> [SELECTED EXTRACT]
To overcome the difficulties of setting threshold for the overcurrent protection, a novel differential evolution (DE) based framework has been proposed. In this framework, the simplified model has been adopted to simulate the complex model’s steady-state response. Furthermore, the DE algorithm has been first utilized to obtain the maximum line current based on the simplified model. Then, the new way to calculate the pickup current for overcurrent protection has been investigated through a four-bus system with ring configuration. The extendability has been discussed by making use of the seven-bus system with mesh configuration. The proposed framework has been developed after all power resources have been connected to each bus. The black start condition will not be considered in this case.

> [SET OF TASKS]
1. Please reproduce the passage on overcurrent protection from "To overcome the" up to and including "in this case.".
2. Answer these questions on the overcurrent protection passage:
(a) Which system was used to investigate the new way to calculate the pickup current?
(b) What configuration does the seven-bus system have?
(c) Which condition will not be considered?

> [EXTRACTED RECORDS]
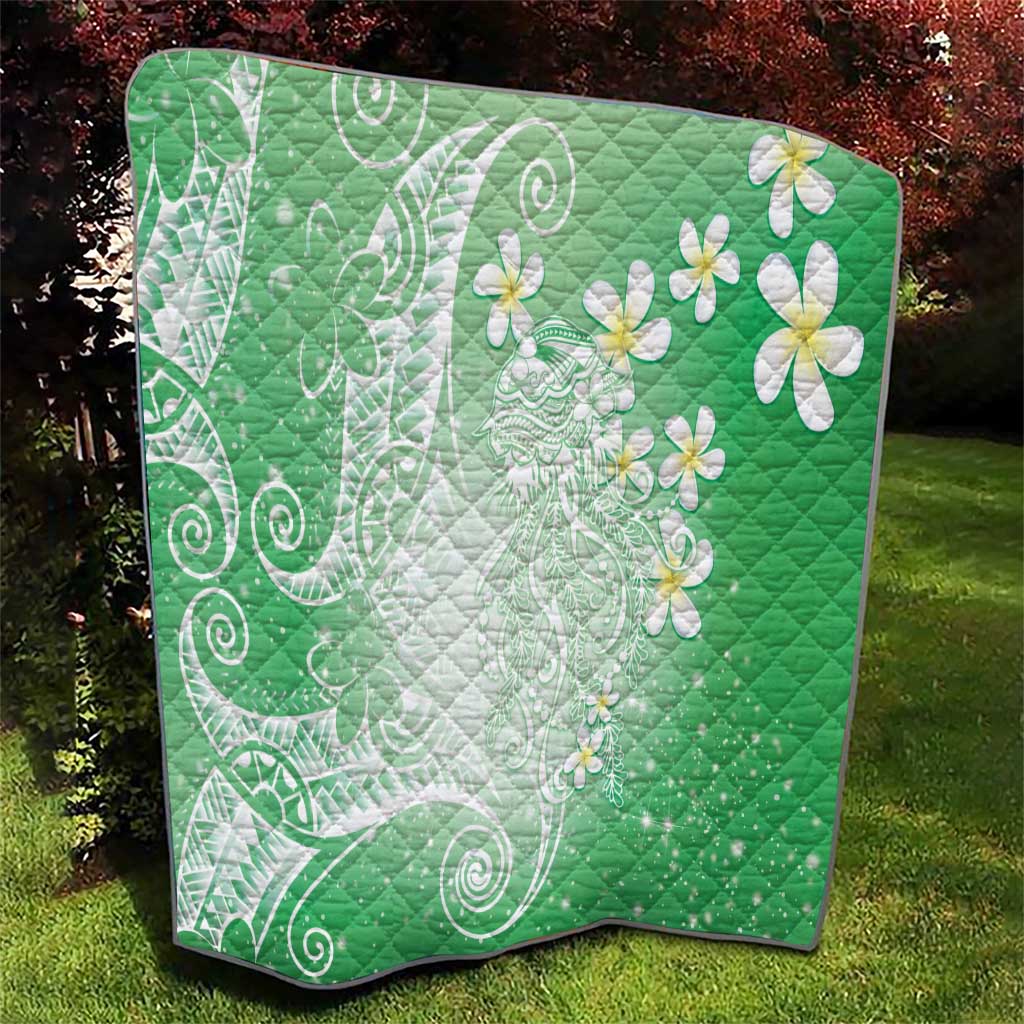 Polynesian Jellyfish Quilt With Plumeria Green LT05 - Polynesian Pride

---

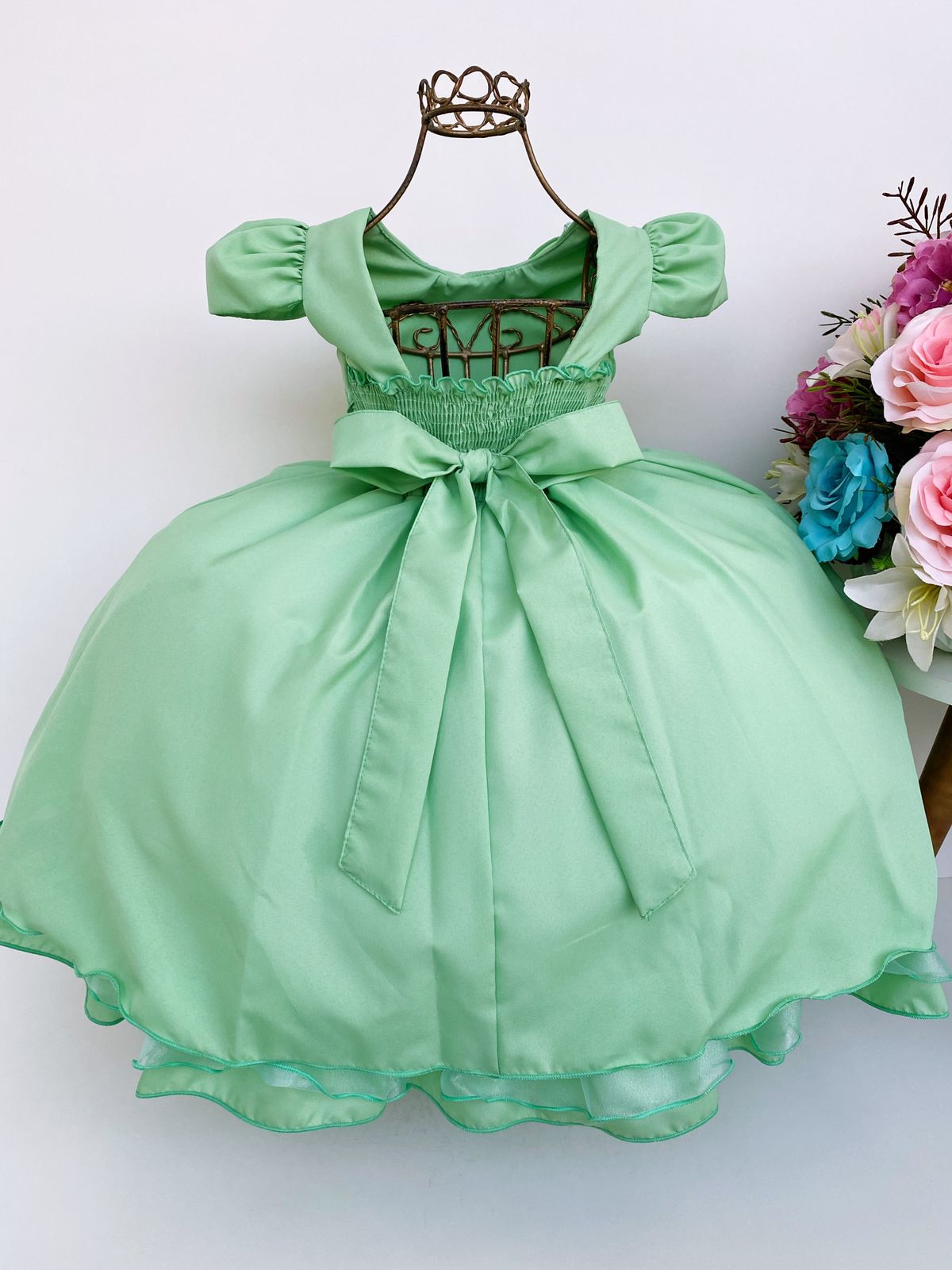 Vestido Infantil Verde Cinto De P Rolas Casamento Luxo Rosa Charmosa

> [TASK-BY-TASK SOLUTIONS]
1.
To overcome the difficulties of setting threshold for the overcurrent protection, a novel differential evolution (DE) based framework has been proposed. In this framework, the simplified model has been adopted to simulate the complex model’s steady-state response. Furthermore, the DE algorithm has been first utilized to obtain the maximum line current based on the simplified model. Then, the new way to calculate the pickup current for overcurrent protection has been investigated through a four-bus system with ring configuration. The extendability has been discussed by making use of the seven-bus system with mesh configuration. The proposed framework has been developed after all power resources have been connected to each bus. The black start condition will not be considered in this case.

2.
(a) A four-bus system with ring configuration
(b) Mesh configuration
(c) The black start condition